Konzernkunden von ACE haben in ihrem operativen Geschäft häufig Risiken, die sich nicht regional von einem nur lokal tätigen Versicherer abbilden lassen. Um komplexe, länderübergreifende Risiken effizient übernehmen zu können, hat ACE seit seiner Gründung im Jahr 1985 Niederlassungen in mehr als 50 Ländern aufgebaut und sich eine starke Position im Segment der Großkunden erkämpft. Nur wenige Versicherer haben eine ähnlich globale Präsenz wie ACE und das Unternehmen profitiert von langjährigen, starken Beziehungen zu vielen der Fortune 1000-Unternehmen (die 1.000 größten amerikanischen Firmen). Im Jahrzehnt vor der Fusion zeigte sich die Effizienz und der Skalenvorteil von ACE in einer hervorragenden Schaden-Kosten-Quote von etwa 91%.
Die ehemalige Chubb Corp. war vor der Fusion Marktführer in der Sachversicherung für vermögende Privatkunden und mittelständische Geschäftskunden. Dazu gehört unter anderem das Haftpflicht- und Bürgschaftsgeschäft für Führungskräfte und der Schutz wertvoller Besitztümer vermögender Privatleute. Aufgrund des hohen Wertes der Vermögenswerte von Sammlern und ihrer manchmal einzigartigen Natur (wie Yachten oder Kunst) verlangen Versicherer zur Überwachung ihrer Policen regelmäßig Neubewertungen des Zeitwerts der Objekte. In der Praxis ermöglicht dies Chubb sehr langlaufende Versicherungspolicen und senkt die Abschlusskosten, da die Versicherungsnehmer großen Wert auf Diskretion legen und keine andauernden Besuche von wechselnden Versicherungsvertretern wünschen. Darüber hinaus sind die versicherten Einzelrisiken so groß, dass ein Versicherer eine beträchtliche Größe mitbringen muss, um diese Risiken überhaupt mit Gewinn versichern zu können. Dies führt zu einer Konzentration der Anbieter, die in diesem Bereich erfolgreich sein können. Abschließend profitiert die ehemalige Chubb wie die ehemalige ACE von ihrer globalen Präsenz, da vermögende Privatpersonen oft über diverse kostbare Besitztümer verfügen, die über mehrere Länder verteilt sind. Der Wettbewerbsvorteil von Chubb äußert sich in einer sehr guten Schaden-/Kostenquote von rund 89% in den 10 Jahren vor der Fusion.

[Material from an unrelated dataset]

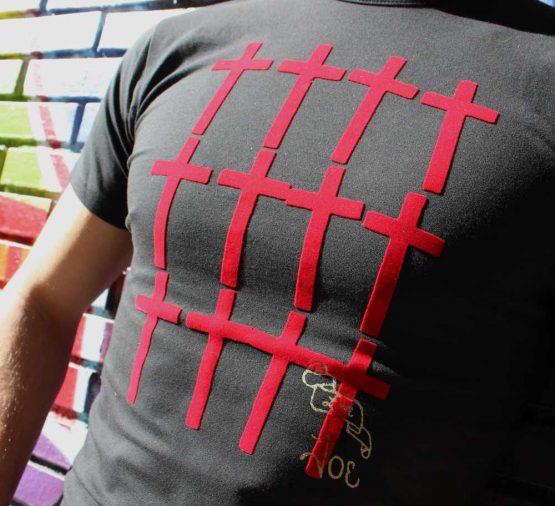 Camiseta cruces de terciopelo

Die überdurchschnittlich gute Schaden-/Kostenquote beider Unternehmensteile von deutlich unter 100% ist für mich als Aktionär bemerkenswert, da die meisten Versicherer in ihrem Kerngeschäft Verluste ausweisen, d.h. die Prämieneinahmen in der Regel nicht ausreichen, um die laufenden Kosten und Schäden zu decken. Die Branchenkennzahl Combined Ratio setzt die Gesamtkosten ins Verhältnis zu den (Prämien)einnahmen und liegt bei den meisten Versicherern über 100%. Dass es diesen Versicherern teilweise trotzdem gelingt, unterm Strich einen Gewinn zu erzielen, liegt daran, dass sie die Prämien ihrer Versicherungskunden anlegen können (Schäden fallen ja nicht permanent an, sondern oft erst nach vielen Jahren). Mit den erzielten Gewinnen aus dem Anlagegeschäft können sie die Verluste im Versicherungsgeschäft teilweise (mehr als) wettmachen. Überdurchschnittlich gute Resultate weisen jedoch nur die Versicherer auf, denen es gelingt, in ihrem Kerngeschäft regelmäßig operative Gewinne zu erzielen. Dies ist bei Chubb auf eindrucksvolle Art und Weise der Fall.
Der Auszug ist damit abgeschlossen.